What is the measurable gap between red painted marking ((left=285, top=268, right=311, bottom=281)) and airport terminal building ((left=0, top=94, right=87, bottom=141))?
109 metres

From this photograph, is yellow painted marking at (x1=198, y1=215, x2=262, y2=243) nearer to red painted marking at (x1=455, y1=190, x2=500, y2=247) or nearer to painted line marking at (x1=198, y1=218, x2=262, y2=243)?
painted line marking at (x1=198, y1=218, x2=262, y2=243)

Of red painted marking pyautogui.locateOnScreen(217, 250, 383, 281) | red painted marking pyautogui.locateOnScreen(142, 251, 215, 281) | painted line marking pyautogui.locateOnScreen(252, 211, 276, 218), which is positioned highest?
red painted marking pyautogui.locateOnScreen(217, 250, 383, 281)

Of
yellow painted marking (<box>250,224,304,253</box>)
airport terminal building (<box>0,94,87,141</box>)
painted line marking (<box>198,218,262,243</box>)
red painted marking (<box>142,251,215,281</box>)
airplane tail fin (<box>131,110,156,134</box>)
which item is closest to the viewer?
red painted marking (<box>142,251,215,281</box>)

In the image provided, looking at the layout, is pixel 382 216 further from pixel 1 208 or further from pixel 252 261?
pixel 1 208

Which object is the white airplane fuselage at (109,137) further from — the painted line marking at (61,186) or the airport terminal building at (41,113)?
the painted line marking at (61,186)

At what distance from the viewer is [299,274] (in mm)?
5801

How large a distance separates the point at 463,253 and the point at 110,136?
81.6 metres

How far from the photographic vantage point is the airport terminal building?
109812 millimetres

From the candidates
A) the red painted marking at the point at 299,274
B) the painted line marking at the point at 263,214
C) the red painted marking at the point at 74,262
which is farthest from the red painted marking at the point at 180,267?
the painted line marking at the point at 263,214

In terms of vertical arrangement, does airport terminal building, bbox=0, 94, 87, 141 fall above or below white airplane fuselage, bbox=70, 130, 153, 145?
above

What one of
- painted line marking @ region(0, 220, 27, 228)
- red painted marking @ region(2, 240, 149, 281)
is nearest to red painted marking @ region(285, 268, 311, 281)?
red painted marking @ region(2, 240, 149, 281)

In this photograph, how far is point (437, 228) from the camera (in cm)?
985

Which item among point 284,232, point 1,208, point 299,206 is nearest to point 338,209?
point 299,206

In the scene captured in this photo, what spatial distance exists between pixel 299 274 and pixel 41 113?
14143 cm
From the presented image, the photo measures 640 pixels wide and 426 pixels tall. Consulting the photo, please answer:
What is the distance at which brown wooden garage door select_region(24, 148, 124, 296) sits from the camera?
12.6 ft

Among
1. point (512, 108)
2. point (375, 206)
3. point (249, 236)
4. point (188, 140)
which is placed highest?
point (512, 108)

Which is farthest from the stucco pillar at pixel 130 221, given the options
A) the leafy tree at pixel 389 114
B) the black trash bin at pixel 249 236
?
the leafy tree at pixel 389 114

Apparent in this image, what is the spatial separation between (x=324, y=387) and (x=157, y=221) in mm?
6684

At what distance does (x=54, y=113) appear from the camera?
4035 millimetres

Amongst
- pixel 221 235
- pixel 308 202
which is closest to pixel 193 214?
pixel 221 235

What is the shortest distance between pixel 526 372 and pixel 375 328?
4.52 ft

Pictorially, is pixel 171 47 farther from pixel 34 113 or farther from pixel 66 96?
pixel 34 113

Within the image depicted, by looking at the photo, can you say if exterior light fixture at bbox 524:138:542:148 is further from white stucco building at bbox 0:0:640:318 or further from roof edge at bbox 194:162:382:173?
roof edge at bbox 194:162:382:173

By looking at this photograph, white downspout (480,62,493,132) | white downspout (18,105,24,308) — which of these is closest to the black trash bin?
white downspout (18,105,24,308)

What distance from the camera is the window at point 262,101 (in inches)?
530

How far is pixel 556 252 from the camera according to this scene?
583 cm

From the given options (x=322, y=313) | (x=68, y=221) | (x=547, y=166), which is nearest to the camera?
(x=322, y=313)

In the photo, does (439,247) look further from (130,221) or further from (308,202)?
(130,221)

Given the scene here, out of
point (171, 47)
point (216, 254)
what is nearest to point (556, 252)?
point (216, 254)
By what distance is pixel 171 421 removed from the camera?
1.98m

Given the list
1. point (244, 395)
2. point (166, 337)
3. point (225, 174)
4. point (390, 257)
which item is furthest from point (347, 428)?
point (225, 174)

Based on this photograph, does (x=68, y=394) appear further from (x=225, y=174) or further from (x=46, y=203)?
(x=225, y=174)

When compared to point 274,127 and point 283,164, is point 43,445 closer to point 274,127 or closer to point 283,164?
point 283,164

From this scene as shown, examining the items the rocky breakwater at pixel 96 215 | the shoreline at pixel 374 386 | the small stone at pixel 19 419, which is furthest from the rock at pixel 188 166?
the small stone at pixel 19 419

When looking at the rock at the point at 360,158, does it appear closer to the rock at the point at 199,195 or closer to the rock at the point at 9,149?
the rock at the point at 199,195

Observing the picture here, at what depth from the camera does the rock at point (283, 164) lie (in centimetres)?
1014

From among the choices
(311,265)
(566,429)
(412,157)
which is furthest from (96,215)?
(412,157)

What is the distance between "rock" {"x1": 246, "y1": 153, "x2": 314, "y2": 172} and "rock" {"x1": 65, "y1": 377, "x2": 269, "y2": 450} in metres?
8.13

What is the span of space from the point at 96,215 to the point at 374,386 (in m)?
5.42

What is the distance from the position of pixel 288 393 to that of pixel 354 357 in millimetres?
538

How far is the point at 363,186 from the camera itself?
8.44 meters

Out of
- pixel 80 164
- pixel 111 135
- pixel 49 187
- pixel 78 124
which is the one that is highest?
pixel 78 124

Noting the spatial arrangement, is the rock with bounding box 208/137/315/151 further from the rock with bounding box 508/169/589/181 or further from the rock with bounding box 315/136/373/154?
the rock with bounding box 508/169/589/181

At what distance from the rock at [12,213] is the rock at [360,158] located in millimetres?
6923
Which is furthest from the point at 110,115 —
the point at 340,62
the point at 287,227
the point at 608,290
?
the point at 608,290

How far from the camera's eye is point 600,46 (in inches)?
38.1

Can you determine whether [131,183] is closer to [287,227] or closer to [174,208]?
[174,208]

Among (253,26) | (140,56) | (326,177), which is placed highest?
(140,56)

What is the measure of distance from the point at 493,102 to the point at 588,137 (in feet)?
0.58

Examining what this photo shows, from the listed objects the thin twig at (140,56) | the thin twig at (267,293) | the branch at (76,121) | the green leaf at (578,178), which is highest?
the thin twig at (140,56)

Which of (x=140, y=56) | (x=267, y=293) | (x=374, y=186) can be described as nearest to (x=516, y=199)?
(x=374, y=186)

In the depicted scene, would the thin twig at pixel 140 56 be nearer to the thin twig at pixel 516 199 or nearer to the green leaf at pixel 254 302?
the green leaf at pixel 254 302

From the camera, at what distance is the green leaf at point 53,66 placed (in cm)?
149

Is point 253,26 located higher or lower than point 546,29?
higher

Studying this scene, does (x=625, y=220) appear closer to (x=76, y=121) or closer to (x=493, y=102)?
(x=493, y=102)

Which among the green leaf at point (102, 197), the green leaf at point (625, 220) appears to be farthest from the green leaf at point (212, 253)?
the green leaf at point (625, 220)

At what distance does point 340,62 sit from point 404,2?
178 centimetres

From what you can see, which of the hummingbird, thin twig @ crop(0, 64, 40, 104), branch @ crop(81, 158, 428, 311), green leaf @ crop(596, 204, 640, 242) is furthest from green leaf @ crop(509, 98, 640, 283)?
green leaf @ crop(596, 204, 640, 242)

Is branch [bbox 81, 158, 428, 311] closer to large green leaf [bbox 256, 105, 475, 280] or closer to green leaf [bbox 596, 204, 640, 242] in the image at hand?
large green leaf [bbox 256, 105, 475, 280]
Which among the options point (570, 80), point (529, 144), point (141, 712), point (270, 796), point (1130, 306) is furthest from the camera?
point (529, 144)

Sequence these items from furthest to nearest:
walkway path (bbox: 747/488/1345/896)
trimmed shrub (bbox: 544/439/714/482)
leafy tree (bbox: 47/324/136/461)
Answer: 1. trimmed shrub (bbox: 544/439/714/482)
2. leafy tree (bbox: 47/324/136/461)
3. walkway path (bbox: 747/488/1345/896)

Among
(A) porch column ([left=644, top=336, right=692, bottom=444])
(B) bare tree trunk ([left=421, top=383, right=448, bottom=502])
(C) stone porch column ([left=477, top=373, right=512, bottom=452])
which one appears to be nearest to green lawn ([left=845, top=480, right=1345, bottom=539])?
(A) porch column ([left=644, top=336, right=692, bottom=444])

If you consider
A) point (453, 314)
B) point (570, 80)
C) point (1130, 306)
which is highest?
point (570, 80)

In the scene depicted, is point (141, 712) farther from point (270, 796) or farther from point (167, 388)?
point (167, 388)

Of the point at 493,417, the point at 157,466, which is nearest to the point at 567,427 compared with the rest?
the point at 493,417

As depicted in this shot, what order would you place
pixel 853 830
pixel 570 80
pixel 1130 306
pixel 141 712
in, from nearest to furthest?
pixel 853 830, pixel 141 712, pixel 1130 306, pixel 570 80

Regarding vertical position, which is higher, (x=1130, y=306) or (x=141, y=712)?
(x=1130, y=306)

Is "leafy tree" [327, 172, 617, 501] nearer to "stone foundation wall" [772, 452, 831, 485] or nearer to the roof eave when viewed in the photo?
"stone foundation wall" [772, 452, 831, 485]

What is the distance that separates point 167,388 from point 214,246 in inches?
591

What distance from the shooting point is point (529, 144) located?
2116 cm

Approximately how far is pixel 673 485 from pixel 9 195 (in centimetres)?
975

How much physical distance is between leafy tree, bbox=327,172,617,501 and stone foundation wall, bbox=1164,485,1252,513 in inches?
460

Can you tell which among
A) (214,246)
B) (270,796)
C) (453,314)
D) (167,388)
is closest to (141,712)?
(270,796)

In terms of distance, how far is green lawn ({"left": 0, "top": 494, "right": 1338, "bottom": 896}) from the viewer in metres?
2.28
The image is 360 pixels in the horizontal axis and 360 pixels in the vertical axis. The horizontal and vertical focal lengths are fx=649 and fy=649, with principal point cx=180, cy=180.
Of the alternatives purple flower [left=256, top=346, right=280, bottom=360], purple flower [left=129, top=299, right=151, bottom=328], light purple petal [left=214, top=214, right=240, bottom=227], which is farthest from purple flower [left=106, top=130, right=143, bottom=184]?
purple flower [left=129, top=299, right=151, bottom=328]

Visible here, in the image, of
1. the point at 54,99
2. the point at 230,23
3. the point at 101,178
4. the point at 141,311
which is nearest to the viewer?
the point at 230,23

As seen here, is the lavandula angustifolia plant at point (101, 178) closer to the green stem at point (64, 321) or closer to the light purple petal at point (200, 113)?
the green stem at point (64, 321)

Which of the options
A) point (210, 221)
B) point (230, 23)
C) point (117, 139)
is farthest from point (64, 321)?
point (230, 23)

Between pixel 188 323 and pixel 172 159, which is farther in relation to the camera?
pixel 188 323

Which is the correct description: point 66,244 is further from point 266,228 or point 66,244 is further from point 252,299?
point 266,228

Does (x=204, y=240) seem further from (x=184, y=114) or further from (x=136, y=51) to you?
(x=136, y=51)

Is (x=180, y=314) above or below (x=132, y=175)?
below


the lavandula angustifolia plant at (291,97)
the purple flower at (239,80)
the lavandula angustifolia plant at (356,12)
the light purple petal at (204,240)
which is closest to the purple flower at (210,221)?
|---|
• Set exercise: All lines from the line containing "As seen here, is" through the end of the listing above are to be duplicated exactly; include both ends and nothing further.

• Result for this task:
As seen here, is the lavandula angustifolia plant at point (101, 178) closer to the green stem at point (64, 321) or closer to the light purple petal at point (200, 113)?
the green stem at point (64, 321)

Which of the options
A) point (210, 221)
B) point (230, 23)
C) point (117, 139)
is farthest from point (64, 321)?
point (230, 23)

Between pixel 188 323 and pixel 172 159, which is farther in relation to the camera?
pixel 188 323

Which is the correct description: point 66,244 is further from point 266,228 or point 66,244 is further from point 252,299?
point 266,228

Does (x=204, y=240) seem further from (x=184, y=114) or further from (x=136, y=51) to you?
(x=136, y=51)

Is (x=180, y=314) above or below (x=132, y=175)?
below


the lavandula angustifolia plant at (291,97)
the purple flower at (239,80)
the lavandula angustifolia plant at (356,12)
the light purple petal at (204,240)
which is closest to the purple flower at (210,221)?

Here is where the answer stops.